--- Begin ITEMS ---
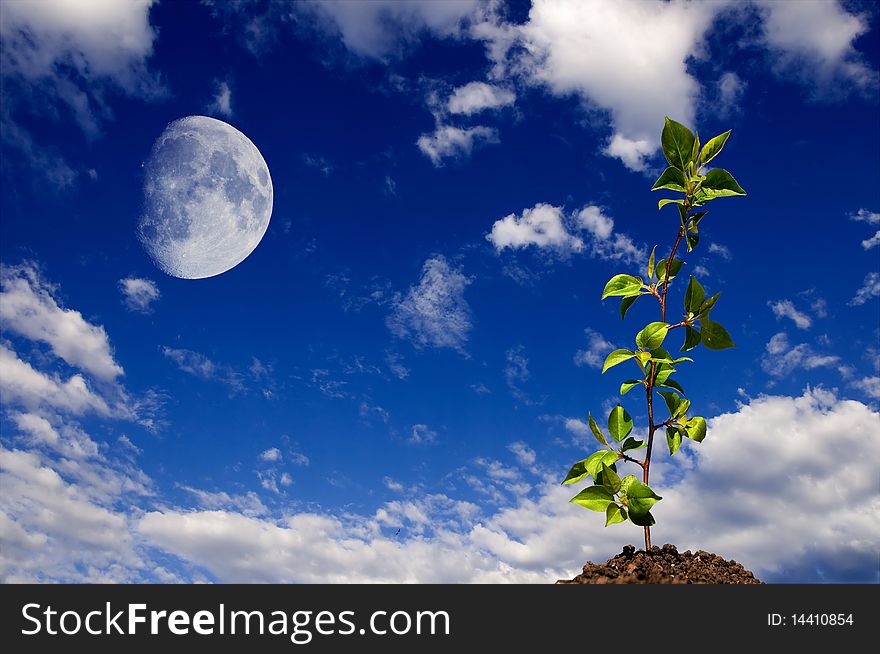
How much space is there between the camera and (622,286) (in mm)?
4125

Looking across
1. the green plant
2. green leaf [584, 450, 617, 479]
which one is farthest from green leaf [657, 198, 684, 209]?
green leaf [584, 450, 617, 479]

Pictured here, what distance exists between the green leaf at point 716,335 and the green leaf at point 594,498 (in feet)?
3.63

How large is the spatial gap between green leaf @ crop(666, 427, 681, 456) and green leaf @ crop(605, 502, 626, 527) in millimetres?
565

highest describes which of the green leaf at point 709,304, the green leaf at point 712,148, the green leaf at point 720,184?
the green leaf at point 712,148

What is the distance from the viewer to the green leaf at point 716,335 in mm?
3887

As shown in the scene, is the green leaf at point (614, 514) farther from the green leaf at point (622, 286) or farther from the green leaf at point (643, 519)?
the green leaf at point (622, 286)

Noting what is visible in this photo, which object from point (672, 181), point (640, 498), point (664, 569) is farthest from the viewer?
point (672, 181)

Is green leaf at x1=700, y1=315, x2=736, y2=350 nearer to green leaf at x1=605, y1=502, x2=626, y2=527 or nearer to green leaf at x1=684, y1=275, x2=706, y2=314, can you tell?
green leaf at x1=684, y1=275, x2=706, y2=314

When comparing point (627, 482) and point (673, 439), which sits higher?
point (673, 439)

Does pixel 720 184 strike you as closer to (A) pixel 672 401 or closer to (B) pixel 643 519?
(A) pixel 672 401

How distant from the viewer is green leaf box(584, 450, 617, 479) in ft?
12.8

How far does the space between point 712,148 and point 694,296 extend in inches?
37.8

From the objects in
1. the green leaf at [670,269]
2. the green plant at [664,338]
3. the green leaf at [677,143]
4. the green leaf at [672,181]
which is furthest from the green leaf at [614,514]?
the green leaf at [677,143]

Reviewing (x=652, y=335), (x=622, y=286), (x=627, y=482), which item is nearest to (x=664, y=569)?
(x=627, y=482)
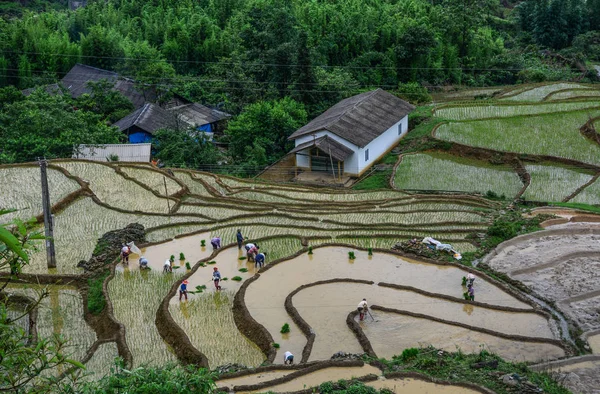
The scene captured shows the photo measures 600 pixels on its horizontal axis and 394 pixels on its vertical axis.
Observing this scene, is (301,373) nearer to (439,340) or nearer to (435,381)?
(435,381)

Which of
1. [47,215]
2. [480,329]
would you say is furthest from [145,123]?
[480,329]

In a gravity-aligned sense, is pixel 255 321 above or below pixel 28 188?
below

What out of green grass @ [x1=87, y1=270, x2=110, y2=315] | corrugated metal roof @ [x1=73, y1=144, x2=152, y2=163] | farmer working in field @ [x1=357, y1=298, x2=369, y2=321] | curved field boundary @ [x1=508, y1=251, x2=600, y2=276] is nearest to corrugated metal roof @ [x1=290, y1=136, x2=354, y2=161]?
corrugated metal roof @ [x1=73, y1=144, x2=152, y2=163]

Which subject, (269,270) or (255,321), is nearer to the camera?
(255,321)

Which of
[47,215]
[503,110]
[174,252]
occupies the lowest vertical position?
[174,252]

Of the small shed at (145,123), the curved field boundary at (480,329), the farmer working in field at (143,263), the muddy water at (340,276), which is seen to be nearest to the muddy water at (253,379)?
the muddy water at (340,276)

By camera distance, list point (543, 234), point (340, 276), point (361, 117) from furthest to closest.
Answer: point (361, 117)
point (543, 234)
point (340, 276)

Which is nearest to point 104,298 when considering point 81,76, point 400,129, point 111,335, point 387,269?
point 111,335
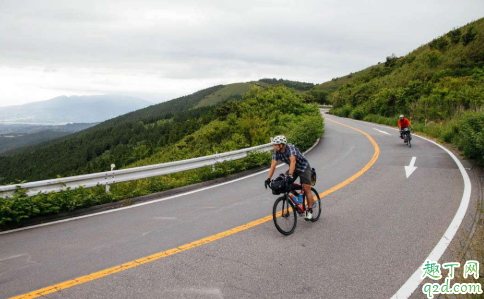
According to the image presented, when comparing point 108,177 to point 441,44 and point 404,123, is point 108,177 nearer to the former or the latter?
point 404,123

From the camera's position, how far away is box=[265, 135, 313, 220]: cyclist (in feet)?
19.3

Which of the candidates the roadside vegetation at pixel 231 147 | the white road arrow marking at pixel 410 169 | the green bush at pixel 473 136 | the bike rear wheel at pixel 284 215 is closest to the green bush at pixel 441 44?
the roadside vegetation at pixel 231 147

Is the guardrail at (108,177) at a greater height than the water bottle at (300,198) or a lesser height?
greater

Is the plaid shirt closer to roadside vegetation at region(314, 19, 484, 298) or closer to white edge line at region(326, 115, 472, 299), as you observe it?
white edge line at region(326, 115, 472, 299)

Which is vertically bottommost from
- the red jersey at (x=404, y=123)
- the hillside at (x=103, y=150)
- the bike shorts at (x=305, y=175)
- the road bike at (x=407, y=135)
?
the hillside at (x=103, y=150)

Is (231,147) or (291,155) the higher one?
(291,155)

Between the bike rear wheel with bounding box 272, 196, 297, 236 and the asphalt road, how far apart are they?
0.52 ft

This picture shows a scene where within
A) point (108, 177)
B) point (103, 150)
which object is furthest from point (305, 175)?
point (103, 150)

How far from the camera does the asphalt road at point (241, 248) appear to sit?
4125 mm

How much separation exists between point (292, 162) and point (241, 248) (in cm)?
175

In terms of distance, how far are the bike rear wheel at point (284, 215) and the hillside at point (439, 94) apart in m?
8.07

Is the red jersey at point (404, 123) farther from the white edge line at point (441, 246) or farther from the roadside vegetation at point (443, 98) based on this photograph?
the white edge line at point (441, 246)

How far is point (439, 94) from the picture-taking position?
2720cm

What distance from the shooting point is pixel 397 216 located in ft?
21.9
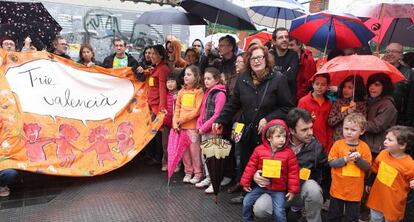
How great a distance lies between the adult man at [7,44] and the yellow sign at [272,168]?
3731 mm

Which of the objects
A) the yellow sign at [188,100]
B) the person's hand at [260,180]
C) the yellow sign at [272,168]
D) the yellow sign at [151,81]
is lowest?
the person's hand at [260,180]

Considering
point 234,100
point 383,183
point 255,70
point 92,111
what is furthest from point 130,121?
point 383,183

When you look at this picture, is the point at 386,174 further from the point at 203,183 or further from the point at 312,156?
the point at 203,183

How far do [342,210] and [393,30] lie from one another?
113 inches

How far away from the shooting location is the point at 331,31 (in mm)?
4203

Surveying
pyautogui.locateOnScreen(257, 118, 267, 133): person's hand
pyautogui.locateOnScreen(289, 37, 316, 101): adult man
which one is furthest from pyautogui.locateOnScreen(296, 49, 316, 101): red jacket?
--- End ITEMS ---
> INSTRUCTIONS FOR THE TASK
Format every row above as a numbered list, omitting blank lines and leaving the pictures out.

> EXPECTED ANSWER
1. How much space is there between the camera and (622,286) (in mm)?
2. 4125
3. Looking across
4. 1. the green plant
5. 2. green leaf [584, 450, 617, 479]
6. which one is farthest from green leaf [657, 198, 684, 209]?
7. green leaf [584, 450, 617, 479]
8. Pictured here, what distance exists between the green leaf at point 716,335 and the green leaf at point 594,498 (in feet)?
9. 3.63
10. How large is the spatial gap between green leaf @ crop(666, 427, 681, 456) and green leaf @ crop(605, 502, 626, 527) in millimetres?
11. 565
12. highest describes which of the green leaf at point 709,304, the green leaf at point 712,148, the green leaf at point 720,184?
13. the green leaf at point 712,148
14. What is the distance from the viewer to the green leaf at point 716,335 in mm?
15. 3887
16. As shown in the scene, is the green leaf at point (614, 514) farther from the green leaf at point (622, 286) or farther from the green leaf at point (643, 519)?
17. the green leaf at point (622, 286)
18. Noting what is visible in this photo, which object from point (672, 181), point (640, 498), point (664, 569) is farthest from the viewer?
19. point (672, 181)
20. Is green leaf at x1=700, y1=315, x2=736, y2=350 nearer to green leaf at x1=605, y1=502, x2=626, y2=527 or nearer to green leaf at x1=684, y1=275, x2=706, y2=314, can you tell?
21. green leaf at x1=684, y1=275, x2=706, y2=314
22. When comparing point (627, 482) and point (673, 439), which sits higher?
23. point (673, 439)
24. Does pixel 720 184 strike you as closer to (A) pixel 672 401 or closer to (B) pixel 643 519?
25. (A) pixel 672 401
26. How distant from the viewer is green leaf box(584, 450, 617, 479) in ft?
27. 12.8
28. How far does the space between point 712,148 and point 694,296 extend in inches?
29. 37.8
30. From the objects in
31. 1. the green leaf at [670,269]
32. 2. the green plant at [664,338]
33. 3. the green leaf at [677,143]
34. 4. the green leaf at [672,181]
35. which is furthest from the green leaf at [614,514]?
36. the green leaf at [677,143]
37. Reviewing (x=652, y=335), (x=622, y=286), (x=627, y=482), which item is nearest to (x=664, y=569)?
38. (x=627, y=482)
39. The scene captured shows the photo measures 600 pixels on its horizontal axis and 394 pixels on its vertical axis.
40. Observing this scene, is (301,373) nearer to (439,340) or nearer to (435,381)?
41. (435,381)
42. Which of
43. 1. [47,215]
44. 2. [480,329]
45. would you say is furthest from [145,123]?
46. [480,329]
47. In a gravity-aligned sense, is pixel 255 321 above or below pixel 28 188?
48. below
49. What out of green grass @ [x1=87, y1=270, x2=110, y2=315] | corrugated metal roof @ [x1=73, y1=144, x2=152, y2=163] | farmer working in field @ [x1=357, y1=298, x2=369, y2=321] | curved field boundary @ [x1=508, y1=251, x2=600, y2=276] is nearest to corrugated metal roof @ [x1=290, y1=136, x2=354, y2=161]?
50. corrugated metal roof @ [x1=73, y1=144, x2=152, y2=163]
51. Which subject, (269,270) or (255,321), is nearer to the camera?
52. (255,321)
53. Which of
54. [47,215]
55. [503,110]
56. [174,252]
57. occupies the lowest vertical position?
58. [174,252]
59. Of the small shed at (145,123), the curved field boundary at (480,329), the farmer working in field at (143,263), the muddy water at (340,276), which is seen to be nearest to the muddy water at (253,379)?
60. the muddy water at (340,276)
61. By camera distance, list point (543, 234), point (340, 276), point (361, 117) from furthest to closest.
62. Answer: point (361, 117)
63. point (543, 234)
64. point (340, 276)
65. Which is nearest to point 104,298 when considering point 81,76, point 400,129, point 111,335, point 387,269?
66. point 111,335
67. According to the image presented, when comparing point 108,177 to point 441,44 and point 404,123, is point 108,177 nearer to the former or the latter?
68. point 404,123
69. From the camera's position, how far away is box=[265, 135, 313, 220]: cyclist (in feet)?
70. 19.3
71. Which of the candidates the roadside vegetation at pixel 231 147 | the white road arrow marking at pixel 410 169 | the green bush at pixel 473 136 | the bike rear wheel at pixel 284 215 is closest to the green bush at pixel 441 44?
72. the roadside vegetation at pixel 231 147
73. Is the guardrail at (108,177) at a greater height than the water bottle at (300,198) or a lesser height?
74. greater
75. Is the plaid shirt closer to roadside vegetation at region(314, 19, 484, 298) or closer to white edge line at region(326, 115, 472, 299), as you observe it?
76. white edge line at region(326, 115, 472, 299)
77. Which is vertically bottommost from
78. - the red jersey at (x=404, y=123)
79. - the hillside at (x=103, y=150)
80. - the bike shorts at (x=305, y=175)
81. - the road bike at (x=407, y=135)
82. ?
83. the hillside at (x=103, y=150)
84. Is (231,147) or (291,155) the higher one?
85. (291,155)
86. Between the bike rear wheel with bounding box 272, 196, 297, 236 and the asphalt road, how far apart are they?
87. 0.52 ft
88. This picture shows a scene where within
89. A) point (108, 177)
90. B) point (103, 150)
91. which object is furthest from point (305, 175)?
92. point (103, 150)
93. How far from the camera does the asphalt road at point (241, 248) appear to sit?
94. 4125 mm
95. How much separation exists between point (292, 162) and point (241, 248) (in cm)?
96. 175
97. In terms of distance, how far are the bike rear wheel at point (284, 215) and the hillside at point (439, 94) apart in m?
98. 8.07
99. Is the red jersey at point (404, 123) farther from the white edge line at point (441, 246) or farther from the roadside vegetation at point (443, 98) based on this photograph?
100. the white edge line at point (441, 246)
101. How far is point (439, 94) from the picture-taking position?
102. 2720cm
103. What distance from the shooting point is pixel 397 216 located in ft?
104. 21.9
105. How great a distance lies between the adult man at [7,44] and the yellow sign at [272,168]?
106. 3731 mm
107. Which of the objects
108. A) the yellow sign at [188,100]
109. B) the person's hand at [260,180]
110. C) the yellow sign at [272,168]
111. D) the yellow sign at [151,81]
112. is lowest?
113. the person's hand at [260,180]
114. Considering
115. point 234,100
116. point 383,183
117. point 255,70
118. point 92,111
119. what is furthest from point 130,121?
120. point 383,183
121. When you look at this picture, is the point at 386,174 further from the point at 203,183 or further from the point at 312,156?
122. the point at 203,183
123. How far do [342,210] and [393,30] lie from one another?
124. 113 inches
125. How far away from the shooting location is the point at 331,31 (in mm)?
126. 4203
127. Surveying
128. pyautogui.locateOnScreen(257, 118, 267, 133): person's hand
129. pyautogui.locateOnScreen(289, 37, 316, 101): adult man
130. which one is furthest from pyautogui.locateOnScreen(296, 49, 316, 101): red jacket?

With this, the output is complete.